By Al Jazeera Published 2022-11-06 01:31 Updated 2022-11-06 01:31 Source: Al Jazeera

Since 1992, when world leaders first came together to address global warming, humanity has spewed more than one trillion tonnes of heat-trapping carbon dioxide from fossil fuels into the air. The world got 0.6 degrees Celsius (1.1 degrees Fahrenheit) hotter.

Each year there are high hopes for the two-week United Nations climate gathering and, almost inevitably, disappointment when it does not deliver another landmark pact such as the one agreed on in 2015 in Paris.

Scientists are more concerned than three decades ago when governments first came together to discuss the problem. The pace of warming in the past decade is 33 percent faster than in the 1990s.

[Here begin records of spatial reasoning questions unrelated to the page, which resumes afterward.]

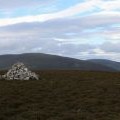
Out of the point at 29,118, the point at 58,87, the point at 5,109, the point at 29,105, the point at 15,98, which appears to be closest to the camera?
the point at 29,118

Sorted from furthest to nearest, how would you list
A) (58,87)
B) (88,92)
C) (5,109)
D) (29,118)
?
(58,87), (88,92), (5,109), (29,118)

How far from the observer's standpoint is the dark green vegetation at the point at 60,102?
2721 centimetres

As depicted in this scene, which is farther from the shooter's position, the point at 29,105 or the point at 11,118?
the point at 29,105

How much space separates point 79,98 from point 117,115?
797 centimetres

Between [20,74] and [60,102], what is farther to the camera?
[20,74]

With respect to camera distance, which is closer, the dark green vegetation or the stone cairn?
the dark green vegetation

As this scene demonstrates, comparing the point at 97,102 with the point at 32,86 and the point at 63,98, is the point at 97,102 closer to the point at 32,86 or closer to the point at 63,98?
the point at 63,98

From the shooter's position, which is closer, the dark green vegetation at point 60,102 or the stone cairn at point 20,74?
the dark green vegetation at point 60,102

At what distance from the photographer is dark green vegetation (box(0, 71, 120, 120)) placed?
27.2 meters

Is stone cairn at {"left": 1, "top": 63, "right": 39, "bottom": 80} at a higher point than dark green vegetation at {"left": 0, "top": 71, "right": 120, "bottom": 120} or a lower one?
higher

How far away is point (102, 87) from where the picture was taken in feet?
141

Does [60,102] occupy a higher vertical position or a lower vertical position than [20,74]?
lower

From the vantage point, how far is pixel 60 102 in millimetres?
32719

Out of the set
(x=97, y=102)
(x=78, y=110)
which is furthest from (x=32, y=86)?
(x=78, y=110)
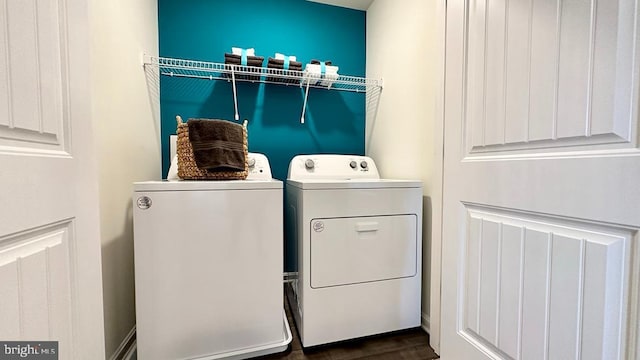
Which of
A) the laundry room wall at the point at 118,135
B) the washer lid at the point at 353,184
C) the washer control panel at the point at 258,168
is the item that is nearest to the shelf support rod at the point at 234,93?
the washer control panel at the point at 258,168

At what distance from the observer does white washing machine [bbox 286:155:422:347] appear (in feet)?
4.26

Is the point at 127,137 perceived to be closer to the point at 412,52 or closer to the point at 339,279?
the point at 339,279

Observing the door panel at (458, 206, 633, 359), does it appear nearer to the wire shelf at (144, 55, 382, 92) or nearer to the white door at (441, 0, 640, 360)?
the white door at (441, 0, 640, 360)

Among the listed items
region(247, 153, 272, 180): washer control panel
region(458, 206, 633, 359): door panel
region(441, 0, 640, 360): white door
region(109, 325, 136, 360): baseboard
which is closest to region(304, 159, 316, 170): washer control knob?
region(247, 153, 272, 180): washer control panel

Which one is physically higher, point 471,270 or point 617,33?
point 617,33

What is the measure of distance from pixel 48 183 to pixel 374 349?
4.87ft

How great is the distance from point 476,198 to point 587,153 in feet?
1.12

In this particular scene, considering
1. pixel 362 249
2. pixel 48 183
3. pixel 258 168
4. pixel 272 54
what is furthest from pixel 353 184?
pixel 272 54

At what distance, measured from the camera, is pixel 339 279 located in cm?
133

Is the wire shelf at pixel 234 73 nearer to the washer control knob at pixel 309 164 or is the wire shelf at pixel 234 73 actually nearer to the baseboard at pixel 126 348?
the washer control knob at pixel 309 164

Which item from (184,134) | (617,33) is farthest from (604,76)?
(184,134)

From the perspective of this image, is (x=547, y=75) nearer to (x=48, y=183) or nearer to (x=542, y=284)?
(x=542, y=284)

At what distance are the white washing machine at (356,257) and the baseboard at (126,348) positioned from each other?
841 millimetres

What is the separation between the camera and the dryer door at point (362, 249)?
131 cm
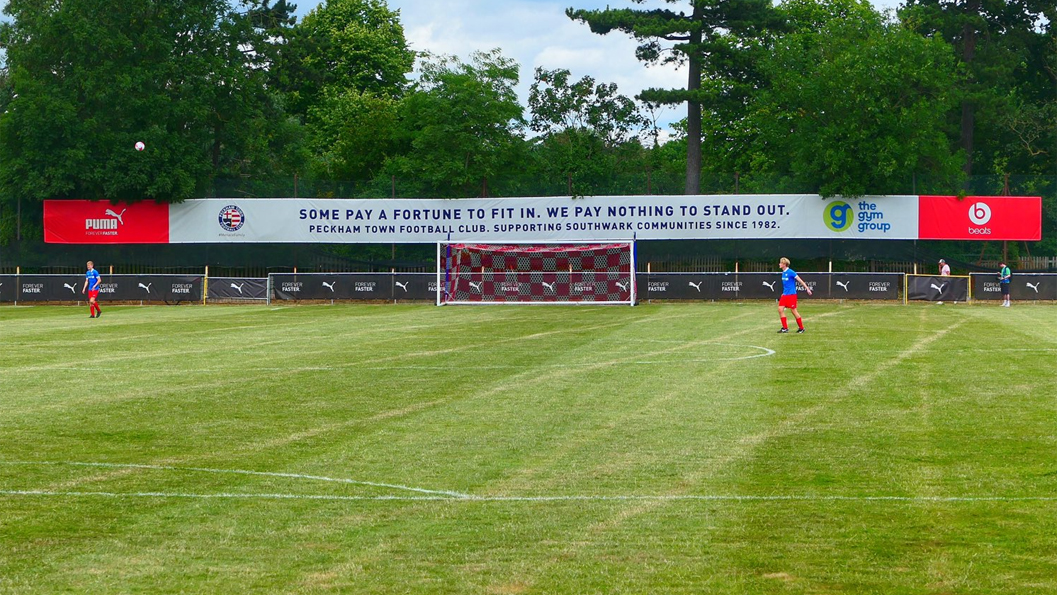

Greenhouse gas emissions are still rising, while tangible impacts from climate change are already being felt around the world.

But there is some progress. Before the Paris deal, the world was heading for 4.5C (8.1F) of warming by the end of the century compared with pre-industrial times. Recent forecasts have that down to 2.6C (4.7F) thanks to measures taken or firm commitments governments have already made.

That is far above the 1.5C (2.7F) limit countries agreed to seven years ago, however, and the time for keeping that target is fast running out.